The other prisoners were examined on the same occasions, but they insisted that Docherty had received no hurt in their presence; while McDougal not only denied that she knew of any dead body being in the house, but she declared that she did not see the woman at all after two o'clock on the Friday afternoon. The authorities were now in a position of grave difficulty. Of the guilt of the parties there could be little doubt, but the proof was very deficient, and the medical opinions were far from conclusive as to the manner in which the deceased had met with her death. Scotch jurors have always the loophole of Not Proven, and it seemed hopeless to expect a conviction where the fact of a murder having been committed was not put beyond the possibility of doubt. The only method of procuring the requisite information was to admit some of the accused as king's evidence. It was a distasteful

alternative, but the scandal, and the danger to the public, if the entire gang were let loose to resume their horrible work, was even more serious. There were rumours that this was no isolated transaction; there had been mysterious disappearances to which this crime seemed to afford a clue, and finally overtures were made to Hare which he accepted, on receiving an assurance that, if he would disclose the facts relative to this case and


similar crimes, he would not be brought to trial on account of his accession to any of them. Out of the tale of horror unfolded by him two other murders were selected in which it was found possible to obtain corroboration from witnesses of credit. Hare's wife was included in the assurance of safety, as his evidence would have been inadmissible against her.

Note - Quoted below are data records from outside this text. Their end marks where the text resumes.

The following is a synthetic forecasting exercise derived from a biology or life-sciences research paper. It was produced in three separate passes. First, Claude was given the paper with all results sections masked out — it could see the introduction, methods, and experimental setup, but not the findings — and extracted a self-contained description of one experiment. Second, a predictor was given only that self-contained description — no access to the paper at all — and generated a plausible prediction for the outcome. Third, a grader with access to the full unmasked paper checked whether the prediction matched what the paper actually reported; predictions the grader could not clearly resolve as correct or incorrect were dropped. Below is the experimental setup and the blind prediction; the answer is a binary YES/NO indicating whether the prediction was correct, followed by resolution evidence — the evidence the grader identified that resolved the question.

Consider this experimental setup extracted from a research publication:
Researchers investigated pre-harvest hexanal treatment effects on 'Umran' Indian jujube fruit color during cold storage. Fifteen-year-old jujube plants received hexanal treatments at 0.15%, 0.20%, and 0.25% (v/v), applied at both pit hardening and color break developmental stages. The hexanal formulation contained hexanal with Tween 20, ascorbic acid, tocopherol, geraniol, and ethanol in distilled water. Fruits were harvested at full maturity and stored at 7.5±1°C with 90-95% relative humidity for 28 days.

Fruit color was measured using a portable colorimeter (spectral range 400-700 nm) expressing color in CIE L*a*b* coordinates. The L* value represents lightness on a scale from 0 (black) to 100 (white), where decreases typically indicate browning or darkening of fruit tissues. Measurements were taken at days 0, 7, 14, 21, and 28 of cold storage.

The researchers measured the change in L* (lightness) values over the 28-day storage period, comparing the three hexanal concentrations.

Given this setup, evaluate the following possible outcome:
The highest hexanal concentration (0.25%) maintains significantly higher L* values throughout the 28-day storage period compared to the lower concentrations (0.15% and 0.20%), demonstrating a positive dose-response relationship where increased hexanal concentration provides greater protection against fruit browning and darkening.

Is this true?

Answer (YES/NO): NO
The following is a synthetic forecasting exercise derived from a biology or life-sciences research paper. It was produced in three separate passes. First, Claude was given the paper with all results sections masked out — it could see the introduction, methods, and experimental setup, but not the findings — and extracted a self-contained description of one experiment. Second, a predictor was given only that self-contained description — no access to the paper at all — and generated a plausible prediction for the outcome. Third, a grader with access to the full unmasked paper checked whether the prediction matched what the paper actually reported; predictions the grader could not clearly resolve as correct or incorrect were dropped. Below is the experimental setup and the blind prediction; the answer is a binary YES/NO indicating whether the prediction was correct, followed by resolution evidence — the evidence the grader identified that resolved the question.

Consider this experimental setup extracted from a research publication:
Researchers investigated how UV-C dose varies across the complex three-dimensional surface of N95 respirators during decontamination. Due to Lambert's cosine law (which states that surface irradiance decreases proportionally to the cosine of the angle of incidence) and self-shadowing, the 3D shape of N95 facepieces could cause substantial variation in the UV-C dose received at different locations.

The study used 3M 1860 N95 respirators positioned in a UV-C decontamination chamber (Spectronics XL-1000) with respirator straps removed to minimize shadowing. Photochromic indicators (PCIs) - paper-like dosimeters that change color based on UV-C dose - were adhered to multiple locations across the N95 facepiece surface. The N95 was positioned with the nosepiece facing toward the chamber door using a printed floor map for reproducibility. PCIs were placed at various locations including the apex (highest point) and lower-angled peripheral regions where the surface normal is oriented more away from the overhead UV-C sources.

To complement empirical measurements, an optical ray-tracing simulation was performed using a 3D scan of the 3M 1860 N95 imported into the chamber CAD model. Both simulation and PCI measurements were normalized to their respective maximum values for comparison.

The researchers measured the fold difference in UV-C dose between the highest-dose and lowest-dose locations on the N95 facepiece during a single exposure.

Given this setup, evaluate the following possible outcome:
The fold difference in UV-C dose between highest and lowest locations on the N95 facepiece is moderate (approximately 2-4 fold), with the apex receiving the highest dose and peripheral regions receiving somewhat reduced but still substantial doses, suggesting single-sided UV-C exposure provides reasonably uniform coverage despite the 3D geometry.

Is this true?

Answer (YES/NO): NO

The trial took place on Christmas eve. The Court was composed of the Lord Justice Clerk (Lord Boyle), and Lords Pitmilly, Meadowbank, and Mackenzie. The Crown was represented by the Lord Advocate, Sir William Rae, and three other counsel, including Archibald Alison, the historian. Though the prisoners were utterly destitute, the merciful custom of Scotland ensured their being defended by the ablest members of the Bar. The Dean of Faculty, Sir James Moncrieff, led for Burke, and Henry Cockburn for Helen McDougal. Had they been tried in England, not all the wealth of the Indies could at that date have rendered it possible for counsel to do more than cross-examine witnesses on their behalf.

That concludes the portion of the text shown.